In the endless ideological battle between expressing yourself or depersonalizing actors and performers on stage, dance offers every kind of possibilities from the dawn of modernity to the consequences on the new millenium. Virgilio Sieni is a good example. Experienced “body artist” from the early 1980’s, director of the Venice’s Dance Biennale (from 2013 to 2016) and lof Cango National Choreographic Center in Florence. About Sieni’s experience a book has just been published by Vito di Bernardi, Eastern dance-theatre specialist and professor at La Sapienza University in Rome. It is entitled Ossatura (Strcture), Bulzoni Editore, and includes experiences and voices of the Italian choreographer and contemporaneity champion, along with the story of Mimmo Cuticchio, master puppeteer and acto, who keeps this folklore tradition. Both actors have also elaborated in common Nudità.
Sieni (1958) and Cuticchio (1948), the performer of the Sicilian Opera dei Pupi, simultaneously deal with pure movement in the terrain of human body and puppet’s one, in the style of XXth century innovation’s theorists Kleist, Schlemmer and Nikolais. Man and its double distil a ritual of gestures and actions that push you to wonder “Who does move whom?”. In fact Sieni, in his purified aesthetics, has danced with the puppet shaken by Cuticchio. He also commented: “To me the puppet always works subtracting and by doing this it always add something more”
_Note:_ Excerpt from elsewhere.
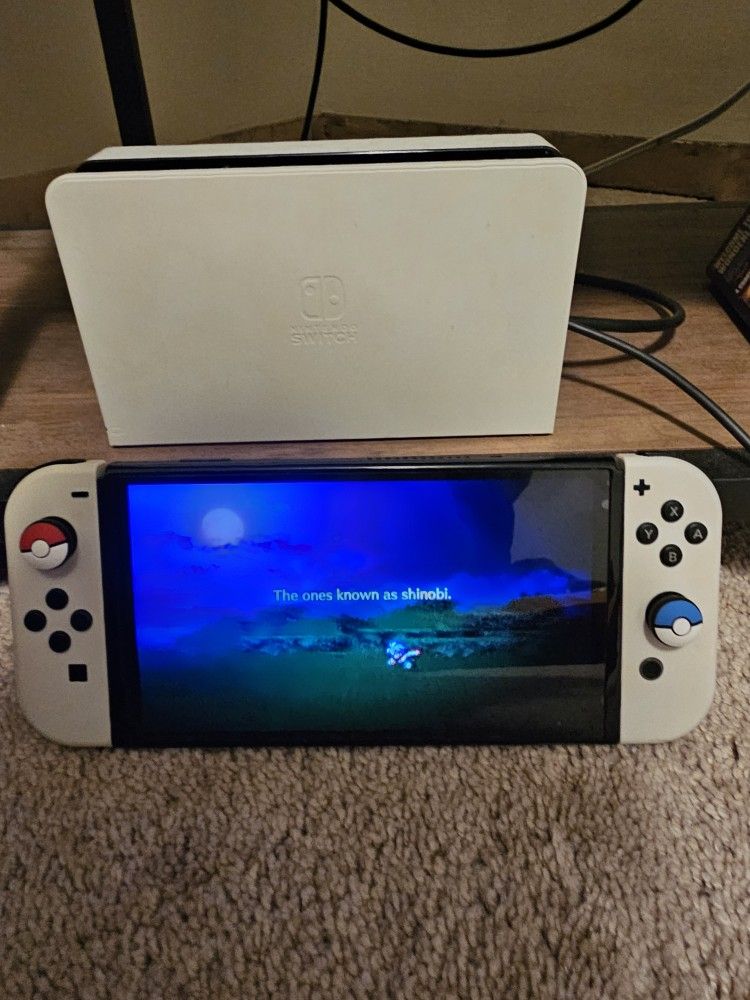 Nintendo Switch OLED - And Choice Of 2 Games, Carrying Case, SD Card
Cuticchio says: “The two bodies act at the same time and wordlessly talk each other. The puppet body is carved by myself and by Virgilio’s body…It’s like a journey, there’s a wait, there’s a shipwreck… Virgilio and I take care of soul and body.
Di Bernardi has followed every step of the elaboration of Nudità between 2017 and 2018: He states said he has touched by the performance’s linguistic radicalism of more than the unusual feature of Sieni-Cuticchio collaboration. The puppet as “art of shape in motion” gives way to a new manner of making theatre and dance which deserves to be investigated and practiced.
The “paladin pupo” Orlando embodies Virgilio Sieni’s gestures, postures, perspectives and steps and then it turns back into a puppet. And now it takes off its costume and silently moves from Cuticchio’s hands – rhythming rhapsodically his Cunto – to Sieni’s. Meanwhile light goes down and the tale ends. A heterodox experiment that can be seen closely in the pages of this book which are in turn excitingly in harmony with the performance.